30th March. Piura, Peru.
Only 40 kms from Piura we passed through Sullana, where we were helped at a stop by two policemen who were standing watching the traffic. Not one to miss an opportunity Amanda dashed in when a photo of them and the car was suggested!
The area surrounding Sullana is noted for rice production and we passed through a considerable acreage of irrigated fields of rice in all stages of growth. This being the tropics, there is no season in which crops do not grow.
Now heading towards the coast we began to glimpse the ocean in the distance and finally descended to the coastal plain at Cabo Blanco and the run to Mancora, where Jonathan had kindly reserved rooms for us at the family-run hotel.
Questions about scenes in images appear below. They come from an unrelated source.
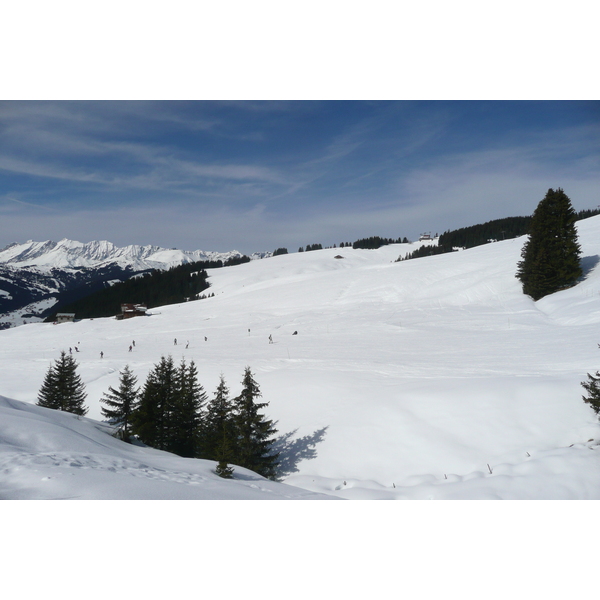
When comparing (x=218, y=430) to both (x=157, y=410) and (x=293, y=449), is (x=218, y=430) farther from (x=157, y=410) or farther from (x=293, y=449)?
(x=157, y=410)

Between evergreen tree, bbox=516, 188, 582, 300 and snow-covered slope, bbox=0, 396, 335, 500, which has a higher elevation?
evergreen tree, bbox=516, 188, 582, 300

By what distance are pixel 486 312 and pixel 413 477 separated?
26.2m

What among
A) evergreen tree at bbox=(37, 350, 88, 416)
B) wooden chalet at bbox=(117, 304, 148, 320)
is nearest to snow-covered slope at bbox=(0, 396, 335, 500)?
evergreen tree at bbox=(37, 350, 88, 416)

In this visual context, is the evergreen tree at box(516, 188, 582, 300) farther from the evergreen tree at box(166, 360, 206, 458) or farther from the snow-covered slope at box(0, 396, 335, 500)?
the snow-covered slope at box(0, 396, 335, 500)

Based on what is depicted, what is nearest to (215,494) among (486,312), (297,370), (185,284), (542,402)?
(542,402)

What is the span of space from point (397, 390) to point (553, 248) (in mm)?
27870

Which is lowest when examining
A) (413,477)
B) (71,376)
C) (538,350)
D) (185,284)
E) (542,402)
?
(413,477)

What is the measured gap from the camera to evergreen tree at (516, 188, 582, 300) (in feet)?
97.5

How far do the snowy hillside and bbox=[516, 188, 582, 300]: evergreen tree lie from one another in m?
1.64

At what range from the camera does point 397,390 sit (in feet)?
44.6

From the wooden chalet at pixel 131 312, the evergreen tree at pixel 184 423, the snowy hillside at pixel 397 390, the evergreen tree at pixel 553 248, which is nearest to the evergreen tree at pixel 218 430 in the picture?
the evergreen tree at pixel 184 423

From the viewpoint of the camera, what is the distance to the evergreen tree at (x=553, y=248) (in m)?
29.7

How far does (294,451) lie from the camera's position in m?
11.9

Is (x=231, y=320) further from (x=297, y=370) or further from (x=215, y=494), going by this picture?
(x=215, y=494)
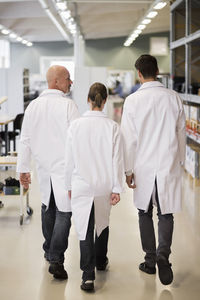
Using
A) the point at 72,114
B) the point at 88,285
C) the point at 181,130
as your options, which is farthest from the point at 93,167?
the point at 88,285

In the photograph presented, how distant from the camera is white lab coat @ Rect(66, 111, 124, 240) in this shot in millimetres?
3455

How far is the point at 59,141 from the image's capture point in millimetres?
3770

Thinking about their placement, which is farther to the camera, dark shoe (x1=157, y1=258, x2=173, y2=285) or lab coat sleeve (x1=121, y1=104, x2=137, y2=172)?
lab coat sleeve (x1=121, y1=104, x2=137, y2=172)

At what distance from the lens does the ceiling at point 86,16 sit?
14.2 meters

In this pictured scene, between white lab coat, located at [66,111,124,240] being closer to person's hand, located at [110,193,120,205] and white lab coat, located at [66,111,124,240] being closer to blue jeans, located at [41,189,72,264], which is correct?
person's hand, located at [110,193,120,205]

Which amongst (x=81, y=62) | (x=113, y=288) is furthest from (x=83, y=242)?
(x=81, y=62)

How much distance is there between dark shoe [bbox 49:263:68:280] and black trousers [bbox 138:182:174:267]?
64cm

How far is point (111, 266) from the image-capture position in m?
4.18

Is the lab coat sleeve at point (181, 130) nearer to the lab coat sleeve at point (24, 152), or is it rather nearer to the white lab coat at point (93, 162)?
the white lab coat at point (93, 162)

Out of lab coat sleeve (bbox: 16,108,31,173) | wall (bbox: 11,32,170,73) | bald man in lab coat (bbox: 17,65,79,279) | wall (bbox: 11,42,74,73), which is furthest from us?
wall (bbox: 11,42,74,73)

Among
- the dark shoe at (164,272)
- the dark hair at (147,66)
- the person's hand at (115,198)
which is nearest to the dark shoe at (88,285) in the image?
the dark shoe at (164,272)

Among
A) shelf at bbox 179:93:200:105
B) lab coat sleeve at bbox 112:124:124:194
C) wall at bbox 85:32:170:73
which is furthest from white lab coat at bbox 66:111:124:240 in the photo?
wall at bbox 85:32:170:73

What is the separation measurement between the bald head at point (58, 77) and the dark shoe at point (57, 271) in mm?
1325

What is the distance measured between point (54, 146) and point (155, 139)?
2.44 feet
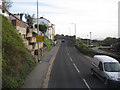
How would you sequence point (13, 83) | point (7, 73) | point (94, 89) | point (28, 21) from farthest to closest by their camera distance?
1. point (28, 21)
2. point (94, 89)
3. point (7, 73)
4. point (13, 83)

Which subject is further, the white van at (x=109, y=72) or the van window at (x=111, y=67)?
the van window at (x=111, y=67)

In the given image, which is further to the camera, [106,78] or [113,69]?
[113,69]

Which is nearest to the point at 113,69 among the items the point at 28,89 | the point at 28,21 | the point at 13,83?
the point at 28,89

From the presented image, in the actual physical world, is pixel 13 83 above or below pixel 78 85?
above

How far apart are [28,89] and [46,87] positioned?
146 centimetres

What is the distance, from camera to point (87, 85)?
10.8m

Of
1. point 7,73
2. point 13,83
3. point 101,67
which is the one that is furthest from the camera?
point 101,67

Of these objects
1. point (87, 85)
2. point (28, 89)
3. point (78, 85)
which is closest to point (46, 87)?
point (28, 89)

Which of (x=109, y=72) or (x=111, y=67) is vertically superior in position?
(x=111, y=67)

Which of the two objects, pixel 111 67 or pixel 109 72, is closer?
pixel 109 72

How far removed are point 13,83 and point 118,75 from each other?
686cm

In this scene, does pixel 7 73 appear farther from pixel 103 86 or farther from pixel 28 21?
pixel 28 21

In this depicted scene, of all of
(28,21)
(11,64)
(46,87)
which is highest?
(28,21)

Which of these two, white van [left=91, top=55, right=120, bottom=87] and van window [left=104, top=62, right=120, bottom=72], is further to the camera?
van window [left=104, top=62, right=120, bottom=72]
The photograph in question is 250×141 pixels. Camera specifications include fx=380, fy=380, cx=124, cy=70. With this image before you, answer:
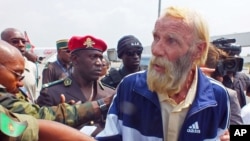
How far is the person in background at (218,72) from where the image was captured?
2.38m

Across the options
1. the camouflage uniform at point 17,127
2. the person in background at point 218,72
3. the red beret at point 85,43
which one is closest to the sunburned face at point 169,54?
the person in background at point 218,72

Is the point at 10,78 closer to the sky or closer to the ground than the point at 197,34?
closer to the ground

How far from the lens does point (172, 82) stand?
1870mm

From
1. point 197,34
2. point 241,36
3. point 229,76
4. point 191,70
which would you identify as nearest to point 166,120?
point 191,70

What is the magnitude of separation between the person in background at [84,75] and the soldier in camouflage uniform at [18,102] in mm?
686

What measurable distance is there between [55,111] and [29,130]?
1.05 meters

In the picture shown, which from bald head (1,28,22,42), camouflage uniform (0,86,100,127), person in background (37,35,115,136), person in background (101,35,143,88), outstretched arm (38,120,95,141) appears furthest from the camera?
bald head (1,28,22,42)

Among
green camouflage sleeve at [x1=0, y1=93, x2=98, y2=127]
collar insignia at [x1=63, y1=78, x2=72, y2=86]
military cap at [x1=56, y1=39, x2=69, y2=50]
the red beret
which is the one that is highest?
the red beret

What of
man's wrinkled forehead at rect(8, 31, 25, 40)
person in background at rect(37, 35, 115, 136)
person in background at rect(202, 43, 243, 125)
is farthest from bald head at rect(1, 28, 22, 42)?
person in background at rect(202, 43, 243, 125)

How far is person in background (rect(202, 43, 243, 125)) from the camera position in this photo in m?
2.38

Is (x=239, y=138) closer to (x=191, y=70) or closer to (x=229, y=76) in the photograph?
(x=191, y=70)

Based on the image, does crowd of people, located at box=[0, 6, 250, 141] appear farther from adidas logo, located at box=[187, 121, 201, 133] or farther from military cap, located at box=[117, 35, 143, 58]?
military cap, located at box=[117, 35, 143, 58]

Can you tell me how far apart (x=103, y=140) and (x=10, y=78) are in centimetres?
53

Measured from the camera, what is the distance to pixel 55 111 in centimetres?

The final part of the journey along a dusty, rutted lane brought us to Puerto del Sol boutique hotel beside the beach. Amanda and I braved the ocean and it was a pleasantly warm surprise. Around this point on the coast the Humbold current, the cold upwelling from Antartic Ocean begins to turn west and the Equatorial current from the north meets and mixes, bringing the temperature of the sea to a bareable 21degC, the surf was quite strong and after 15 minutes we retreated to the hotel pool at a more agreeable 28 deg C.
While I was rotating all five wheels on the car during the late afternoon, and chatting to Jonathan, who was seated on a low wall nearby, he suddenly went white and nearly fell backwards into a stair well. He had seen a fairly sizeable iguana come charging into the paved yard, directly towards us. I had my back turned, and was just in time to see the iguana, now feeling trapped, hurtle under the car and then back the way it had come, the large claws on its front feet looking decidedly fierce and menacing. At that point we decided it was beer-o’clock and decanted to the bar to watch for the green flash as the sun went down (not evident, as usual).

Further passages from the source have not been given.